Asking prices for UK homes pick up slightly despite summer slowdown: Rightmove

LONDON (Reuters) – Asking prices for homes in Britain rose marginally this month following a sharp drop in August, but buyer affordability is expected to improve in the coming months as elevated mortgage rates ease, property website Rightmove said on Monday.

Rightmove said average asking prices for homes increased by 0.4% from the sharp 1.9% drop in the month before, but below the ten-year average of a 0.6% rise in September.

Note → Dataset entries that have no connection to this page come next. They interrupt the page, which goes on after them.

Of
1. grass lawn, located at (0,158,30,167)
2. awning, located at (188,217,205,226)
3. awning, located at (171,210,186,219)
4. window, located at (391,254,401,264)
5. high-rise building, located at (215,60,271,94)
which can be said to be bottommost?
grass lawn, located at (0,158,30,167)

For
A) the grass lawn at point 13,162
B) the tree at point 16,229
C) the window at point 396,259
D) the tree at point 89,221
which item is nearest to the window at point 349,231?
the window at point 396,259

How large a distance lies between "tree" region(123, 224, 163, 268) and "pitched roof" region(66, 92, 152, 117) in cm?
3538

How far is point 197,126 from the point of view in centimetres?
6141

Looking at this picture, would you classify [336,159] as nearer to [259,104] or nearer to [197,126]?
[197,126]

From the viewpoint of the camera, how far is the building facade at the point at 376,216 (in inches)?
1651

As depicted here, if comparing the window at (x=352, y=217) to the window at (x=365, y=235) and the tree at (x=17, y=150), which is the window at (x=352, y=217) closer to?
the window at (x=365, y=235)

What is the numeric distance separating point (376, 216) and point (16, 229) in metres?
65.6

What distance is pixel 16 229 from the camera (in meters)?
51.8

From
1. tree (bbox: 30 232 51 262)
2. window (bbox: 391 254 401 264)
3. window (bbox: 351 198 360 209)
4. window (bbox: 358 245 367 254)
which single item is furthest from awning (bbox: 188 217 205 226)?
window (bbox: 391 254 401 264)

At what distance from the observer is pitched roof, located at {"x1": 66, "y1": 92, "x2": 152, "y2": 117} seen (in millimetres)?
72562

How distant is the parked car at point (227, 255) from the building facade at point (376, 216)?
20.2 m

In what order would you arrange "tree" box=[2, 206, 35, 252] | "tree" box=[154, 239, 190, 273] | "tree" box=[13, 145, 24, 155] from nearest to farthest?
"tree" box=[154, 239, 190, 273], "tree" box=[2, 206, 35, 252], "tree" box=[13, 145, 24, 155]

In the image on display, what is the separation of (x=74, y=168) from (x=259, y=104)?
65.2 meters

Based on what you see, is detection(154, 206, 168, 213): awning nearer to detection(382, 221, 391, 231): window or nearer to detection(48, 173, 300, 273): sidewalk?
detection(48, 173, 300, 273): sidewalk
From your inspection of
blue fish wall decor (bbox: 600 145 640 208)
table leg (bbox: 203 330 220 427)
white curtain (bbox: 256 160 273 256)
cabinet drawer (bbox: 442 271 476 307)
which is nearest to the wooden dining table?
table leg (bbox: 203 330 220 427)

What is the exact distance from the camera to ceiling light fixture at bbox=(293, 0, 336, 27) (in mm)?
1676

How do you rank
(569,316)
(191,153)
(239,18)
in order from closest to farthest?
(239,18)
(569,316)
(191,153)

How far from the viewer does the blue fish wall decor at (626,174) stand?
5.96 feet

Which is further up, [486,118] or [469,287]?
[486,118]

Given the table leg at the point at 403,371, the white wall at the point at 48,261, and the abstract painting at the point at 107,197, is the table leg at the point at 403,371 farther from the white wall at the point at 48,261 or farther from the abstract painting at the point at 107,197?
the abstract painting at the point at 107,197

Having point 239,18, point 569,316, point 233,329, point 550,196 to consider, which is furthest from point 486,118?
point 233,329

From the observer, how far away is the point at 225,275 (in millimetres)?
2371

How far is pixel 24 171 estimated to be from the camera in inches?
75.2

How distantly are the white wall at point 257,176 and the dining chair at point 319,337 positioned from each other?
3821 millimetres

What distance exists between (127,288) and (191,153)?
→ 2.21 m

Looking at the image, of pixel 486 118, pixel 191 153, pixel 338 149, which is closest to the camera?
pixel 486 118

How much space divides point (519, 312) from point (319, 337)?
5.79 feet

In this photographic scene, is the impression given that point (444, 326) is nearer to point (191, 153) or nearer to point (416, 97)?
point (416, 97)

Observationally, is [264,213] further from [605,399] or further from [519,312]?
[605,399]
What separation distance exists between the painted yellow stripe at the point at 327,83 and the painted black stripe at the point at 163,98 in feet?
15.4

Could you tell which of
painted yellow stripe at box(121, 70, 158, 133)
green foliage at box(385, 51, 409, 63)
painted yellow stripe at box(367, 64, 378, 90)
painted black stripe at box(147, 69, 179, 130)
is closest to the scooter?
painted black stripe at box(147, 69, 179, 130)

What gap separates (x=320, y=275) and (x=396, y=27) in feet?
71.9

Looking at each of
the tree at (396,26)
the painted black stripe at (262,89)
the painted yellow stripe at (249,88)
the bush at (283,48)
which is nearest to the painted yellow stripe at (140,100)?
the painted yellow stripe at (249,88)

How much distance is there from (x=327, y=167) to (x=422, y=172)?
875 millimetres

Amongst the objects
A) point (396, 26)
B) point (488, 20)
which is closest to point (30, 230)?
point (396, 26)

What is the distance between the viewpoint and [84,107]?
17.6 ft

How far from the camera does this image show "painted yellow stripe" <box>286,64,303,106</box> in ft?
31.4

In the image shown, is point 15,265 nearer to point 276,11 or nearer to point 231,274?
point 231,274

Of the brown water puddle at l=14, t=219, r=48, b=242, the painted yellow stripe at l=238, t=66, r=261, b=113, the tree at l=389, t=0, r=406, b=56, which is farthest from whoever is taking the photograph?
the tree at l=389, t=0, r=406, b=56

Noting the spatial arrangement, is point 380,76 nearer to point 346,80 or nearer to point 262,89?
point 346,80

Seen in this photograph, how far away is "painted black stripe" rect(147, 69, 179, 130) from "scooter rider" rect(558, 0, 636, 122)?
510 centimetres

Britain’s housing market has slowed in recent months after booming during the COVID-19 pandemic as the Bank of England attempts to tame high inflation with a run of interest rate raises.

A closely-watched Royal Institution of Chartered Surveyors report last week showed a sharp contraction in the market was underway.

Tim Bannister, director of property science at Rightmove said the Bank of England’s 14 consecutive interest rate rises contributed to unusually slow activity in August.

Bannister expects a bounce in activity in the autumn as market conditions improve. Two-year mortgage rates, which hit a 15-year high earlier this year, have started to cool but are still elevated in historical standards.

Mortgage lenders Halifax and Nationwide both reported falls in selling prices in August.

Rightmove said the number of home sales was down 7% compared with 2019, before the pandemic distorted the market.

However, it said there were signs activity was starting to pick up, as the number of homes on the market rose 12% in the first week of September compared with the unusually low weekly average in August.

It said the rate of reduction in asking prices and the number of homes reduced in price hit the highest since January 2011.